__Problem to work on__
As written and without pictures, set down the lines from the one that contains "Hành trình phi" through the end of the data.

━━━━━ Records provided ━━━━━

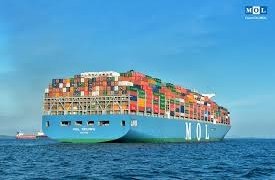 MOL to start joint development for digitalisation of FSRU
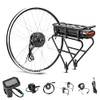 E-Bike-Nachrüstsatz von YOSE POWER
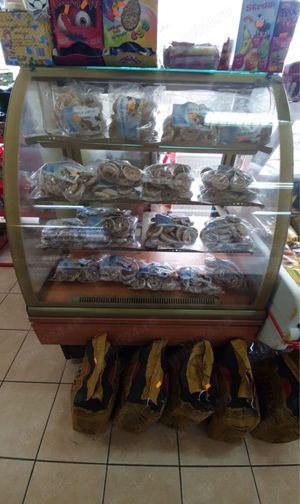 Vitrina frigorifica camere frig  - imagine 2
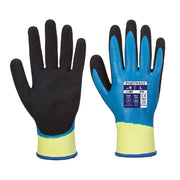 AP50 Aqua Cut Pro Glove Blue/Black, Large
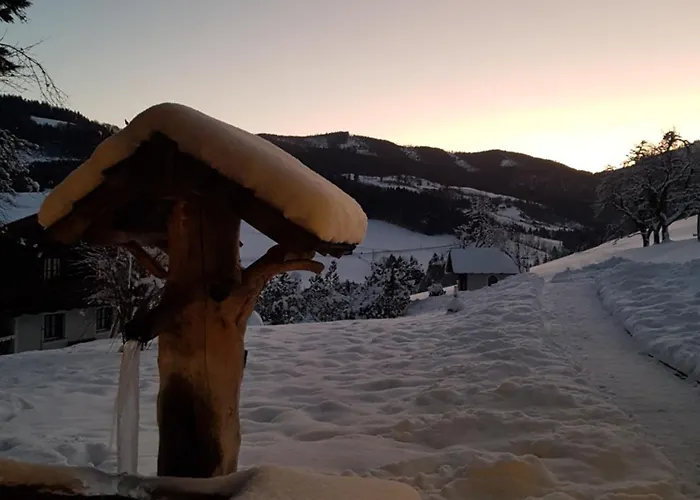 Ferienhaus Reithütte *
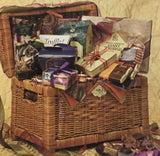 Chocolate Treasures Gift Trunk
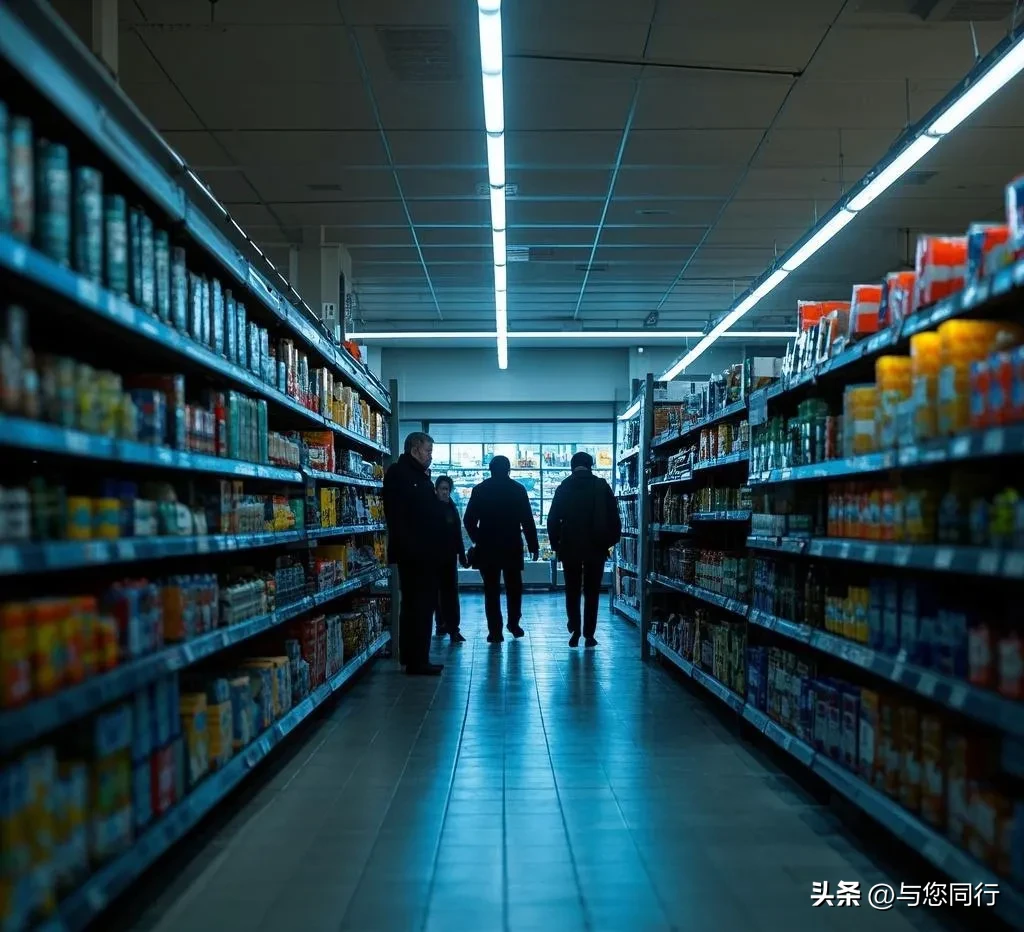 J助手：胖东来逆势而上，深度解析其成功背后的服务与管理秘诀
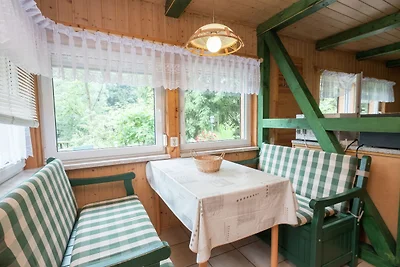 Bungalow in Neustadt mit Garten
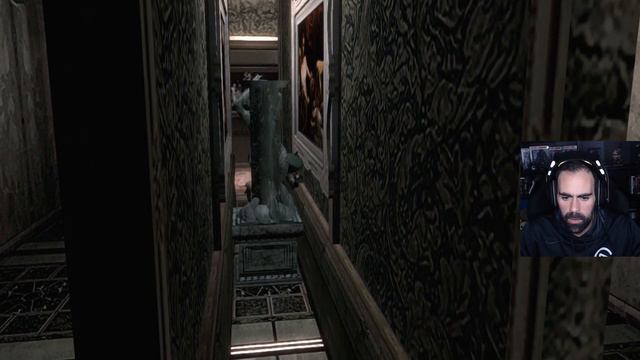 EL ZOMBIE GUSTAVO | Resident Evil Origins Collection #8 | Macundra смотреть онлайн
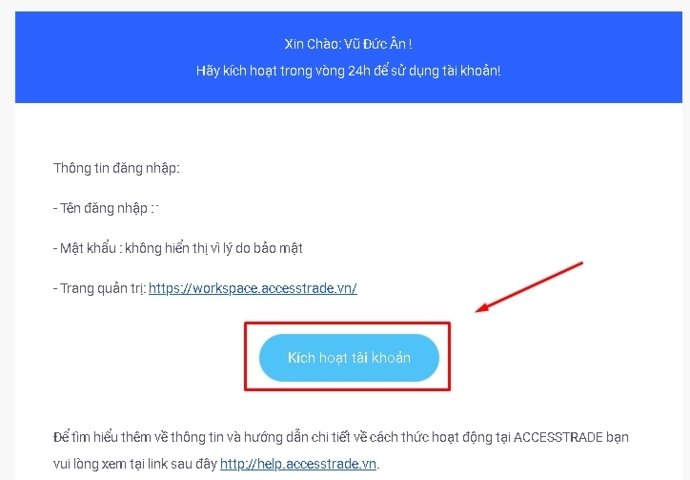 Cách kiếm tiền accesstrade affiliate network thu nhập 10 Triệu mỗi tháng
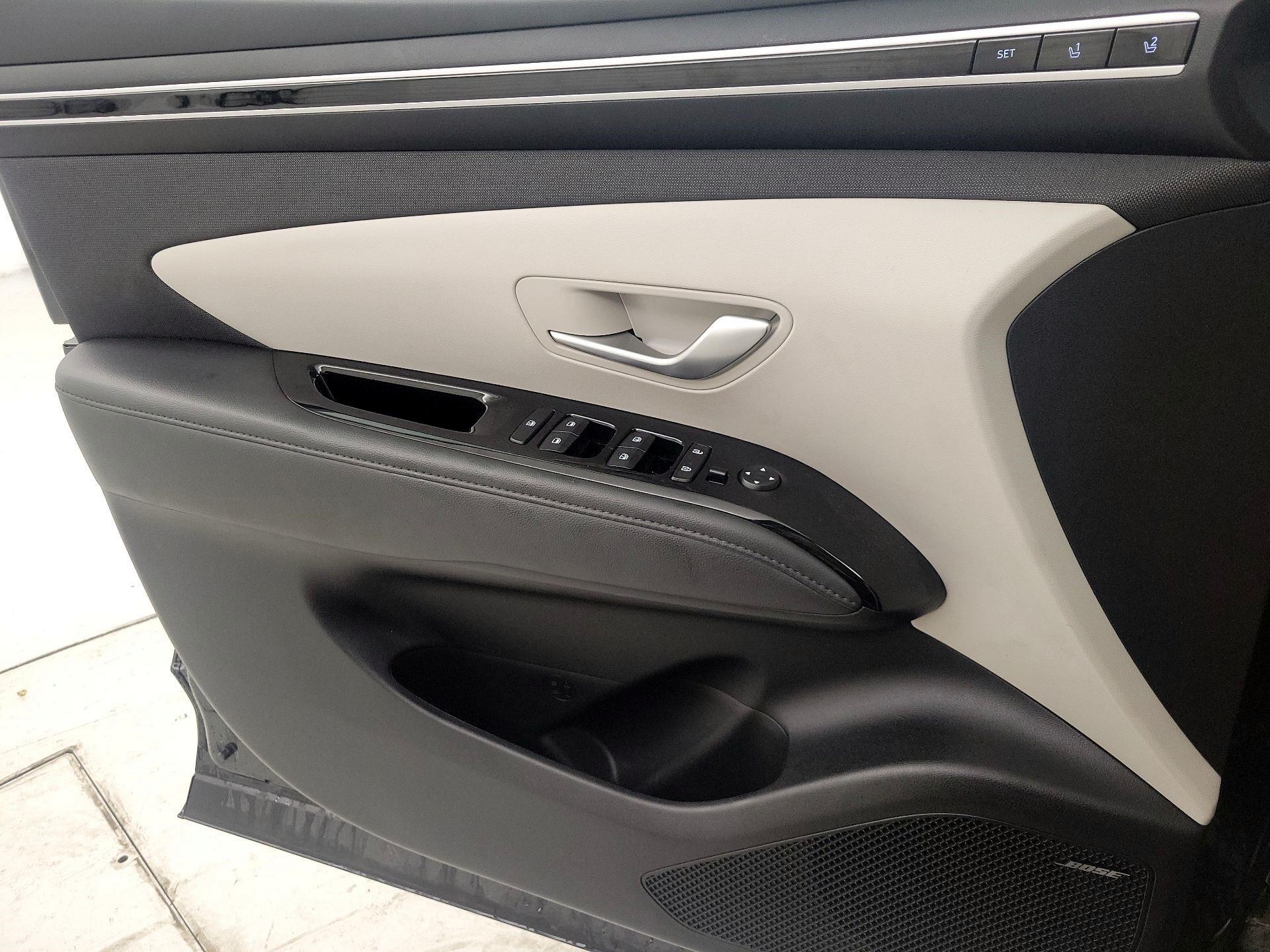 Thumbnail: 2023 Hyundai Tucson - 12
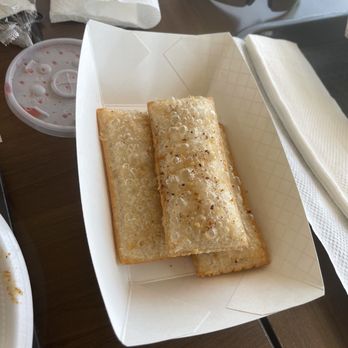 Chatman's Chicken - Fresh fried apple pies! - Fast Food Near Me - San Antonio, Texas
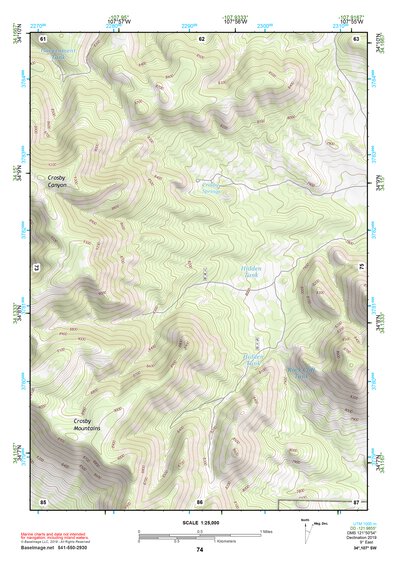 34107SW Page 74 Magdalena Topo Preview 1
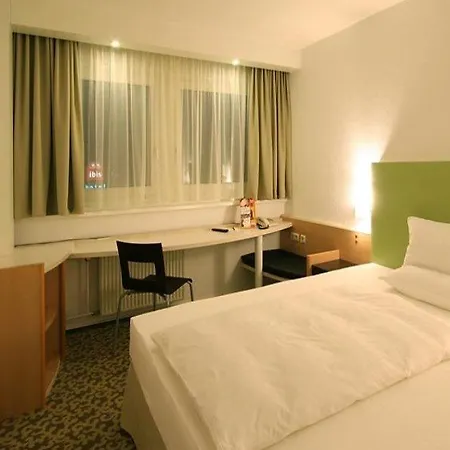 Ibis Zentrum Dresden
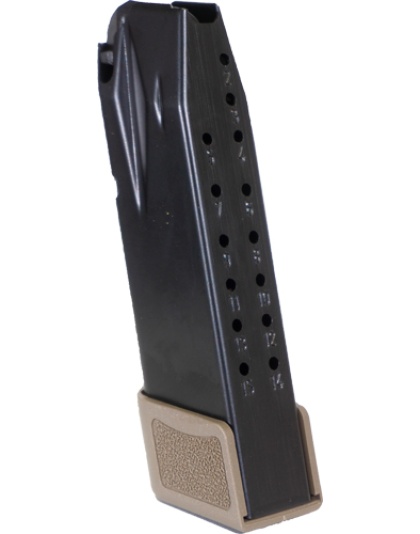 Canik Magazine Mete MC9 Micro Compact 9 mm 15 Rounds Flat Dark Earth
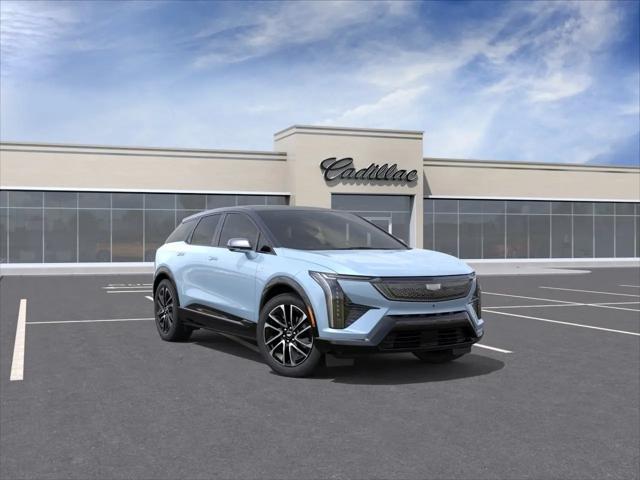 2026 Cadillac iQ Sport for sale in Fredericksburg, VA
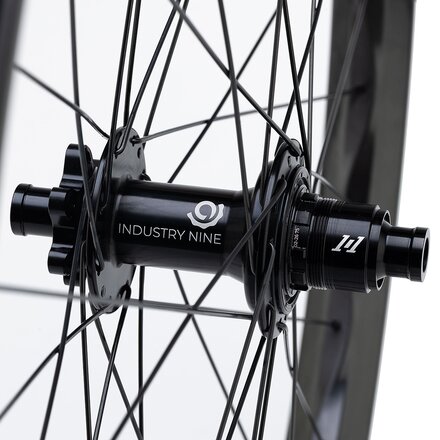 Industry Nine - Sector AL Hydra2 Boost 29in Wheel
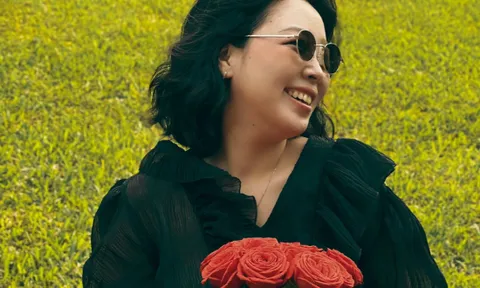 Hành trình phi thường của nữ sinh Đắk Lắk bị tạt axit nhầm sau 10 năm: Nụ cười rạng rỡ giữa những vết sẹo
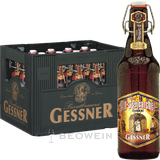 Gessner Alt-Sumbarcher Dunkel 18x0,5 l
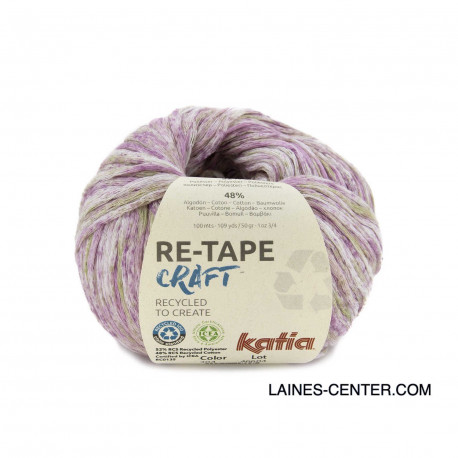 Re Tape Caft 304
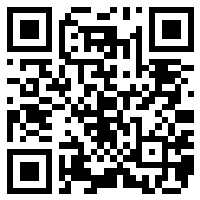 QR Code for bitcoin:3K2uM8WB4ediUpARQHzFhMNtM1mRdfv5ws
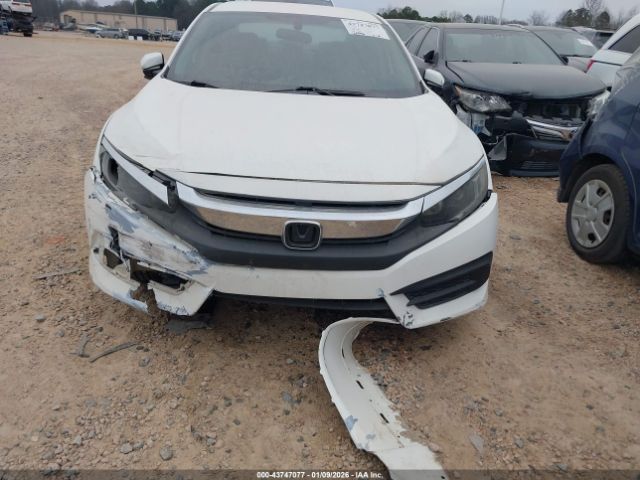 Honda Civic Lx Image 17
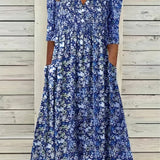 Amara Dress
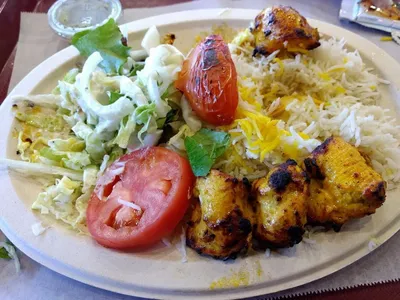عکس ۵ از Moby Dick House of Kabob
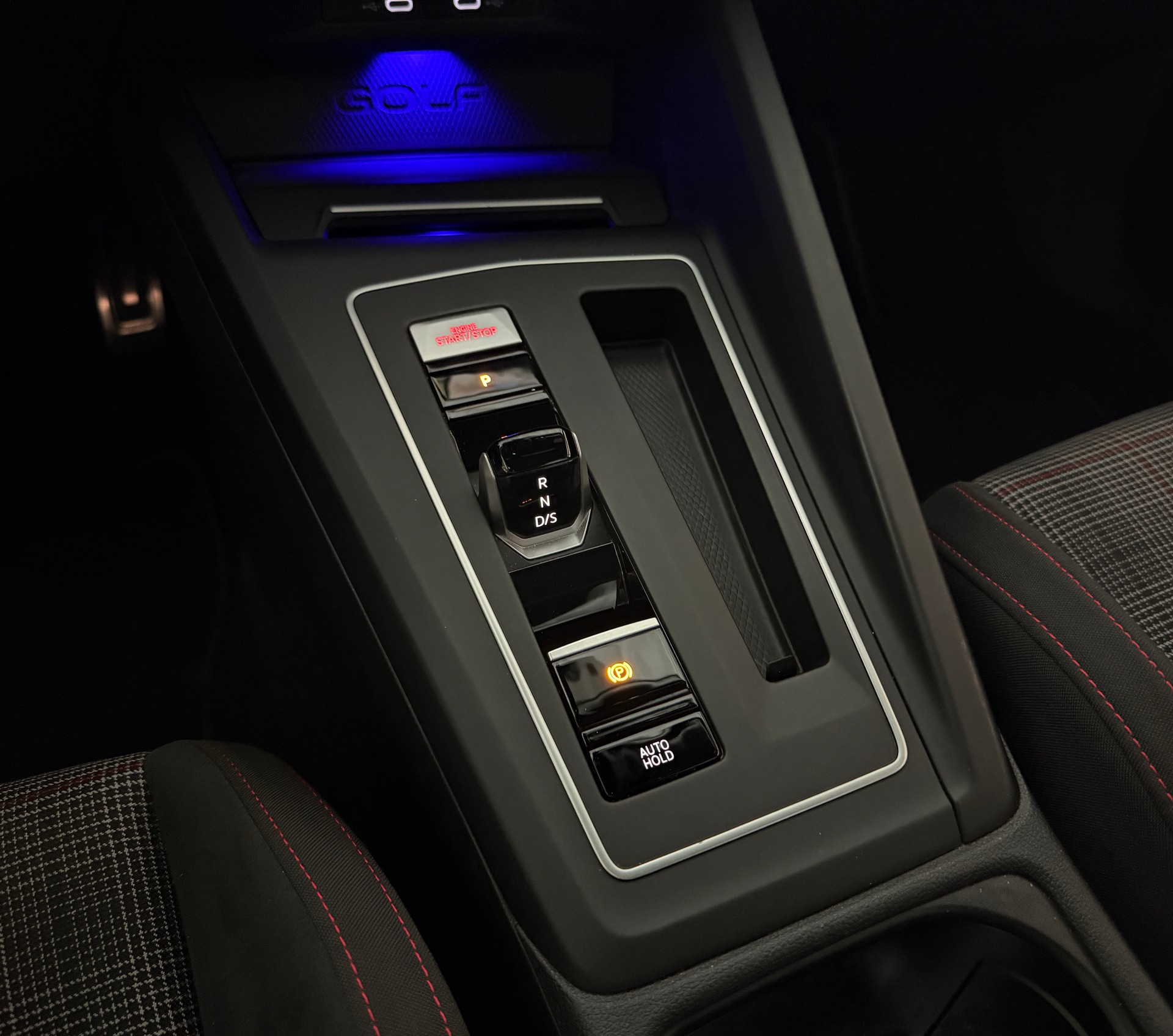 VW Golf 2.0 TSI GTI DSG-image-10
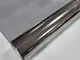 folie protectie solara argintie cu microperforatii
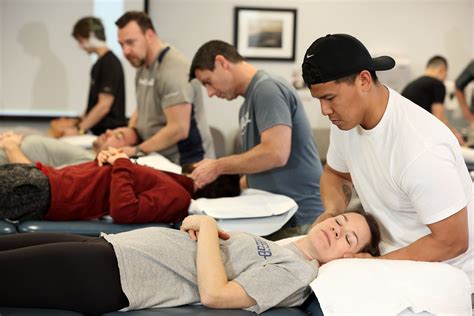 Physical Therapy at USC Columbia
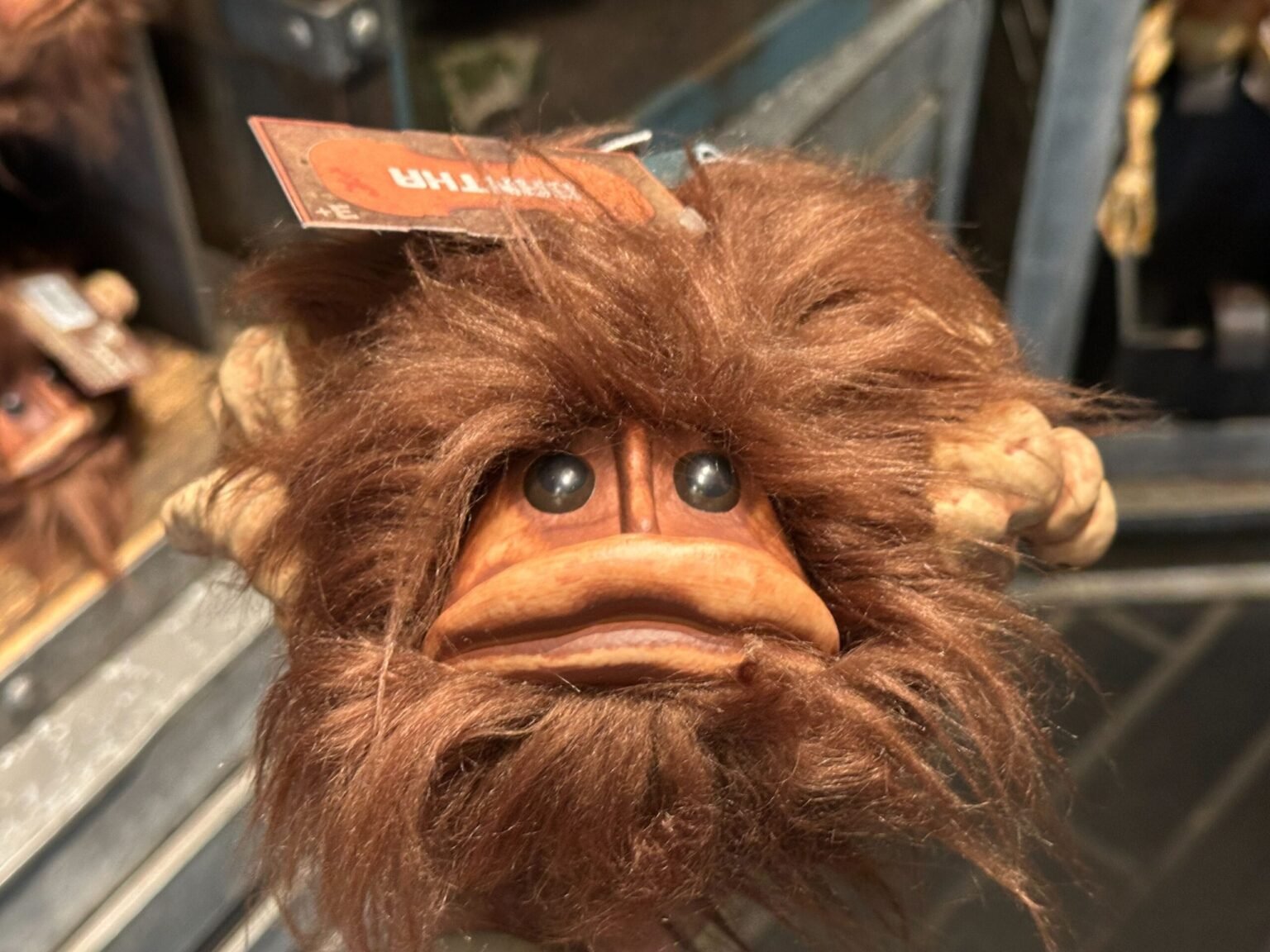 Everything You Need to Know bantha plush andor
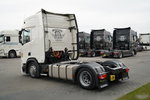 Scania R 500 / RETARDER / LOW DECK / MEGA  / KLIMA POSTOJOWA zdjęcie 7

━━━━━

__Task result__
 Hành trình phi thường của nữ sinh Đắk Lắk bị tạt axit nhầm sau 10 năm: Nụ cười rạng rỡ giữa những vết sẹo
 Gessner Alt-Sumbarcher Dunkel 18x0,5 l
 Re Tape Caft 304
 QR Code for bitcoin:3K2uM8WB4ediUpARQHzFhMNtM1mRdfv5ws
 Honda Civic Lx Image 17
 Amara Dress
عکس ۵ از Moby Dick House of Kabob
 VW Golf 2.0 TSI GTI DSG-image-10
 folie protectie solara argintie cu microperforatii
 Physical Therapy at USC Columbia
 Everything You Need to Know bantha plush andor
 Scania R 500 / RETARDER / LOW DECK / MEGA  / KLIMA POSTOJOWA zdjęcie 7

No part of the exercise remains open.